Print

Search Engines and Website Sitemaps.

User Rating: / 61
PoorBest 

If you're having problems getting web pages indexed by Google, you may need a sitemap. A sitemap is a specially formatted file used by Google to spider your website and find web pages. The file is useful for people who have pages that can't be crawled by Google including AJAX, dynamic product pages, and archived files with no internal links. If you search Google and can't find your website pages indexed, a sitemap increases the chance of more search engine exposure.

Sitemap Format

A sitemap uses XML tags to list the URLs located on the website. Google guidelines indicate that sitemaps should have no more than 50,000 links and shouldn't be larger than 10MB in size. For sites with more than 50,000 links, the webmaster can separate the sitemap into a series of smaller files. Webmasters can also use gzip on files that are too large. Gzip software compresses files, so Googlebot downloads a smaller file and decompresses it after retrieval.

A properly formatted sitemap requires a few XML tags, so Google can read the information and index URLs without errors. First, the sitemap must open with the "<urlset>" tag. This tag indicates the schema for the file. The next two requirements are the "<url>" and "<loc>" tags. Each set of URLs should be encapsulated with the "<url>" tag. Within this tag is the list of links on the website. Each link is identified using the "<loc>" tag. The links located in these tags can be dynamic product links with query string variables, or it can contain static HTML files.
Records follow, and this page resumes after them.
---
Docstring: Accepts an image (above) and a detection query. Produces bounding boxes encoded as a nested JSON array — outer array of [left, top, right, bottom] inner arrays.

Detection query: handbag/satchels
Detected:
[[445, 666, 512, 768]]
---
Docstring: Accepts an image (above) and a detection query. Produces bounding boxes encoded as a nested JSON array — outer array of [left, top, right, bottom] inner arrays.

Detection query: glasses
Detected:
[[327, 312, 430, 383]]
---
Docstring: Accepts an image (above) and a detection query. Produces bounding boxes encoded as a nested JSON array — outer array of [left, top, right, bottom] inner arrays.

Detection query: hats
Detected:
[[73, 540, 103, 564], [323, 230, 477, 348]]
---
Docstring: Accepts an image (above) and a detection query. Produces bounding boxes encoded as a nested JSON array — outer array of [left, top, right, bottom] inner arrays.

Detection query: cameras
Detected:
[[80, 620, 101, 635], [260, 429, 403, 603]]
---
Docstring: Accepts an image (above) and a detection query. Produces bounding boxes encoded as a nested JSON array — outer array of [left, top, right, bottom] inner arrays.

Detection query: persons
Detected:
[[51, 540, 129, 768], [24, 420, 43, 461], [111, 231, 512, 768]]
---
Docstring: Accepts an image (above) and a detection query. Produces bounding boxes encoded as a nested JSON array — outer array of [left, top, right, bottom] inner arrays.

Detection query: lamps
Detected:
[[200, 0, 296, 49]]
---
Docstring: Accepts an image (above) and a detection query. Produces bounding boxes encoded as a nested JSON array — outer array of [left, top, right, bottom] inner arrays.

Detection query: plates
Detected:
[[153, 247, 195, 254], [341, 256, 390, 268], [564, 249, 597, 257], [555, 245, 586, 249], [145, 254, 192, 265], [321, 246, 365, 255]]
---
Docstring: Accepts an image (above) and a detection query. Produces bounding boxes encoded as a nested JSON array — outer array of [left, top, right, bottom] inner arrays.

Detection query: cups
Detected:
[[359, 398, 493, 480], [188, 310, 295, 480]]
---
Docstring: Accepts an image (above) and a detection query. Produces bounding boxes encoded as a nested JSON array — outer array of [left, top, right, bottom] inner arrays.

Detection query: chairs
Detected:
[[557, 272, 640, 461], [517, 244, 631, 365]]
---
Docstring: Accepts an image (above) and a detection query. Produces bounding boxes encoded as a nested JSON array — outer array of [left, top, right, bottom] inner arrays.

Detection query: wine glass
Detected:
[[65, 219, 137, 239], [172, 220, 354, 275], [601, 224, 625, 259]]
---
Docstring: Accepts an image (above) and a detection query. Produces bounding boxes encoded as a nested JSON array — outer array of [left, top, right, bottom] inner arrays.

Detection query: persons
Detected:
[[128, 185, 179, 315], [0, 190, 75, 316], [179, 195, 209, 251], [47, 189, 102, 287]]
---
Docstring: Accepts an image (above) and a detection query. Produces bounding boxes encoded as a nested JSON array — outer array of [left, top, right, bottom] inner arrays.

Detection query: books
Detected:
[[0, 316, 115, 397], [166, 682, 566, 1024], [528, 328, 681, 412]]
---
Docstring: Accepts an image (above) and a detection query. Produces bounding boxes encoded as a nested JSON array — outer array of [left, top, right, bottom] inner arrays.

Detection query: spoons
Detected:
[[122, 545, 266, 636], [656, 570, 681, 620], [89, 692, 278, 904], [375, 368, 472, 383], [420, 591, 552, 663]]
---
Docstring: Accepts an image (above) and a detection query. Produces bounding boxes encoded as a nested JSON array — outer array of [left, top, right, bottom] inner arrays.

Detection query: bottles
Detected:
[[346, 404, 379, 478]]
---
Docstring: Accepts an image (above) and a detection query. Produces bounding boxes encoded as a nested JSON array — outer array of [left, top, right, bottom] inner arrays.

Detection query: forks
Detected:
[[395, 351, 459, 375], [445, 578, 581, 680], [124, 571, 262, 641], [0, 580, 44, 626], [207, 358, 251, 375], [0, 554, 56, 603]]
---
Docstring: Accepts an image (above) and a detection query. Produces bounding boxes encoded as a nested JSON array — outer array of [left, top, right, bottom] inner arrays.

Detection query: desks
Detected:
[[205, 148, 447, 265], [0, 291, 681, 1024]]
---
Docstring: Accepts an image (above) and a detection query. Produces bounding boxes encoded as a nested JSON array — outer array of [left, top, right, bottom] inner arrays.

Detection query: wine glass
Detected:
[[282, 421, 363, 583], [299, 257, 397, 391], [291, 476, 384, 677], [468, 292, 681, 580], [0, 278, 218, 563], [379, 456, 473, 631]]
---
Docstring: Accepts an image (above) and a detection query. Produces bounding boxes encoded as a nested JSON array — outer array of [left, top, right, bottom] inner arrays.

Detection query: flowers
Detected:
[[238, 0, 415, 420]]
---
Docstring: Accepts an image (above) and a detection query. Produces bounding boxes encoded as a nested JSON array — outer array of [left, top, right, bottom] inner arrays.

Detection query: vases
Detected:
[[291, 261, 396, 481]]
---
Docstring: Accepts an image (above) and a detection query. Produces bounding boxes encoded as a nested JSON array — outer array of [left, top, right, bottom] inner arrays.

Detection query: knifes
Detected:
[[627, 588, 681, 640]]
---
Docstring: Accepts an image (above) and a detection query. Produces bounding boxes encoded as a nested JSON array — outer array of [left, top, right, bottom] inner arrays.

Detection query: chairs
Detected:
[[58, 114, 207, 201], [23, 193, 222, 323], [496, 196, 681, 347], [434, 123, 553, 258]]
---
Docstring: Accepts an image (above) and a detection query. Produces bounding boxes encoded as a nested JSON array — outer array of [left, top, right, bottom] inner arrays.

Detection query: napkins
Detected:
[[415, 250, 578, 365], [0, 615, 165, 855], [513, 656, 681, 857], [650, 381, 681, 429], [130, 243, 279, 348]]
An example of a simple sitemap is below:

<?xml version="1.0" encoding="UTF-8"?>

<urlset xmlns="http://www.sitemaps.org/schemas/sitemap/0.9">

<url>

<loc>http:// mysite.com</loc>

<lastmod>2009-12-20</lastmod>

<changefreq>monthly</changefreq>

<priority>0.8</priority>

</url>

</urlset>

Sitemap Options

Three other XML tags are optional tweaks to help control the frequency Google crawls and indexes pages. These tags are optional, and leaving them out of the sitemap will not cause errors with Googlebot.

The first optional XML unit is the "<lastmod>" tag. This tag tells the search engines the time and date of the last file modification. If you update your web page daily, this date and time changes frequently. However, you can also specify the amount of times a web page changes using the "<changefreq>" tag. This tag tells Googlebot the frequency of web page modifications such as daily, monthly, yearly or weekly. This tag affects the frequency Googlebot crawls pages. However, abuse of the "<changefreq>" tag can lower the amount of times Google crawls your site, so use it properly.

Finally, the "<priority>" tag is the last option for a sitemap. Many webmasters leave this value as 1.0, but this degrades the value of the sitemap. The priority tag is used to indicate the importance of each page, but it does not change the website's ranking. The priority tag influences the URL chosen for display by the search engines. For instance, the home page should have a priority of 1.0 while a page deeper within the site structure would have a value of 0.5.

Once the file is created, upload the sitemap to your website's host directory. Login to your webmaster tools at Google, and register the sitemap's location. Within a few hours, Google will crawl your sitemap. Although Google doesn't guarantee all available pages are indexed, it improves the chance of having more web pages included in the search engine results.